**DATASET EXTRACT**

____

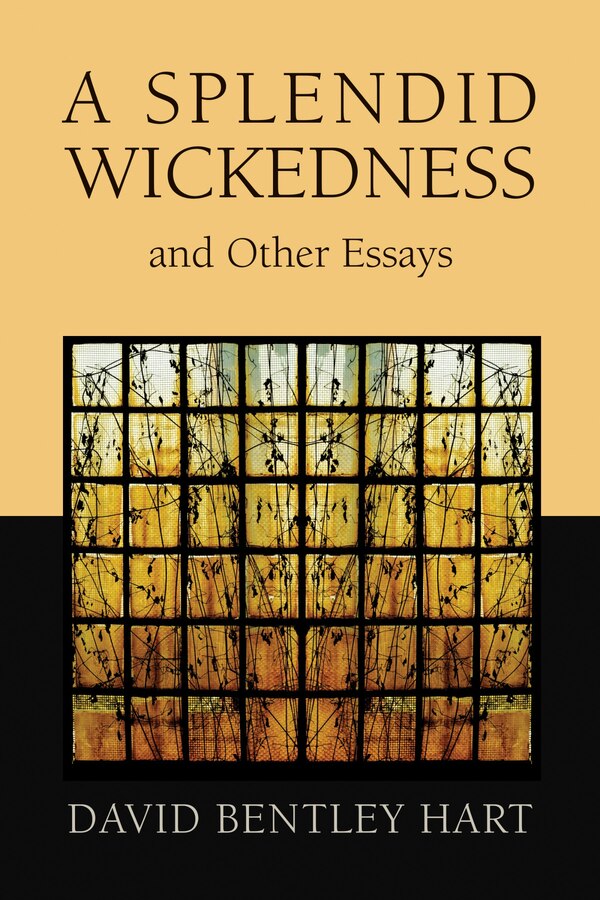 A SPLENDID WICKEDNESS

and Other Essays

DAVID BENTLEY HART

____

**TO DO**
Leave out the pictures. Transcribe the rest of the listing above exactly.

**RESPONSE**
 A SPLENDID WICKEDNESS

and Other Essays

DAVID BENTLEY HART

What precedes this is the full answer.